Ich verstehe diese Welt nicht. Warum ist hier jeder wie 'ne Nutte bepinselt? Und wo kommen diese grässlichen Tapeten her? Warum darf hier nur zwischen emotionalen Extremen geschwankt werden und jede Regung scheinbar nur wild gestikulierend, laut krakeelend ausgespien? Warum sind hier alle so voll von sich selbst und so falsch in Gesellschaft? Bei Streitgesprächen wackelt die Kamera und schwenkt was das Zeug hält, weil das ja die Desorientierung und innere Unruhe der Protagonisten direkt physisch spürbar macht.
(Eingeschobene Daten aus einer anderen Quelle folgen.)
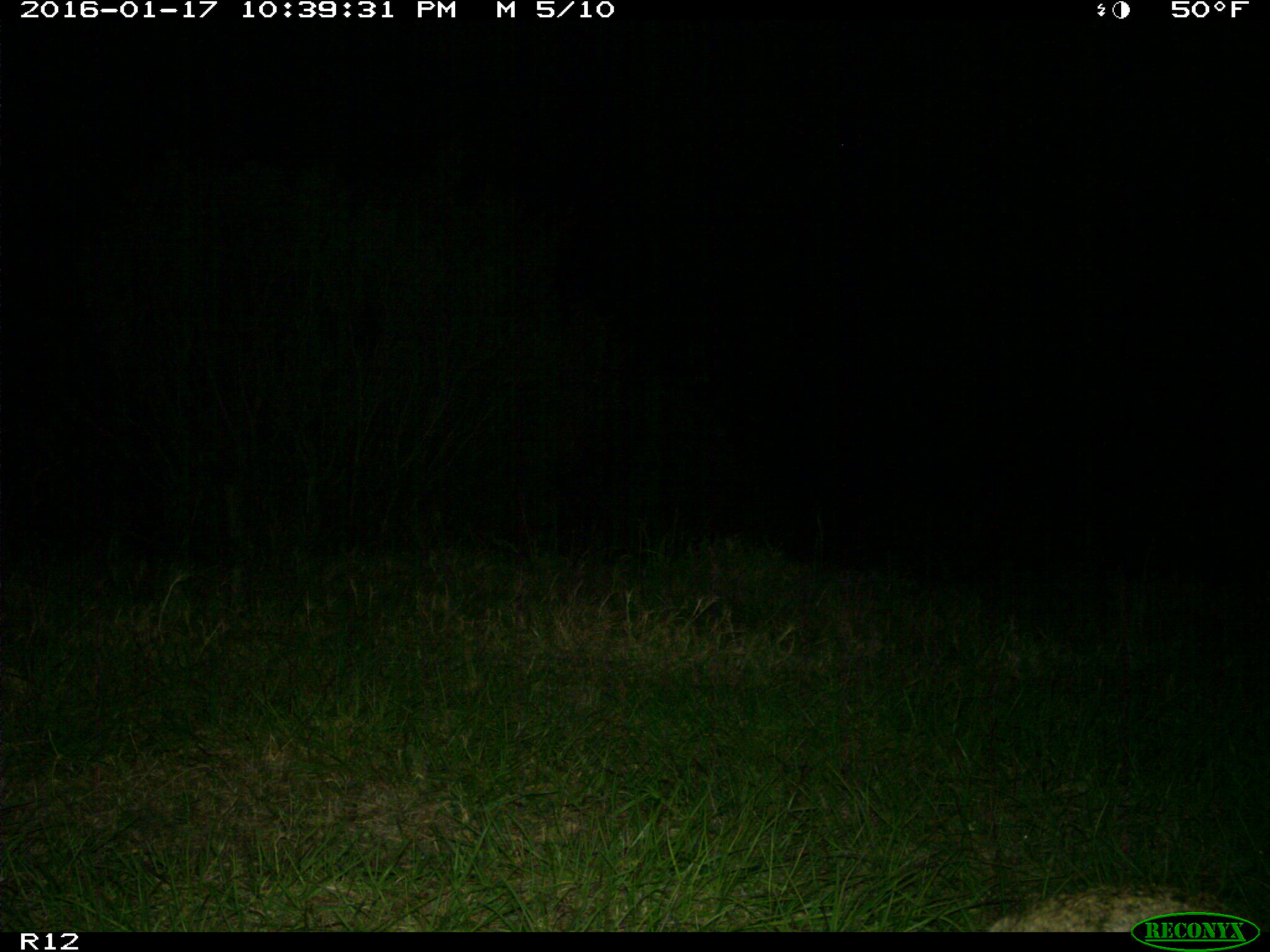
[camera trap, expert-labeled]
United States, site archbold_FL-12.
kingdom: Animalia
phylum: Chordata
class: Mammalia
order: Carnivora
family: Felidae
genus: Lynx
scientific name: Lynx rufus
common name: bobcat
Zwischendurch pumpen Pop-Songs vergangener Dekaden und Leute von der Fashion-Week laufen in Zeitlupe Straßen hinunter – sowieso ein typisches Dolan-Bild. Vor lauter Gefühlen, Tränen und Schmerz in exaltierter Ausgestelltheit spüre ich in dessen dritter Regie-Arbeit aber leider gar nichts mehr. Und sein redundanter Inszenierungsstil wird in der exorbitanten Lauflänge umso deutlicher spürbar. Dolan ist nicht doof und seine Themen brisant. Es ist nicht so, dass sich hinter der verschmierten Mascara nur Leere verbirgt und hinter den Klamotten nur Plattitüden. Aber leider zieht er es vor über Penetranz, statt über Details zu erzählen. Und leider zieht er eine Welt vor, in der nur der gehört wird, der am lautesten schreit und der am buntesten gekleidet ist. Ein Ort voller extrovertierter Hedonisten, die der Welt den lackierten Mittelfinger entgegenstrecken und die Borderline zum Zuhause machen. Leider lebt dieser Dolan in einer anderen Welt und womöglich ist das auch okay und gar nicht so traurig wie ich mir einreden will. Filmliebhaber anyway.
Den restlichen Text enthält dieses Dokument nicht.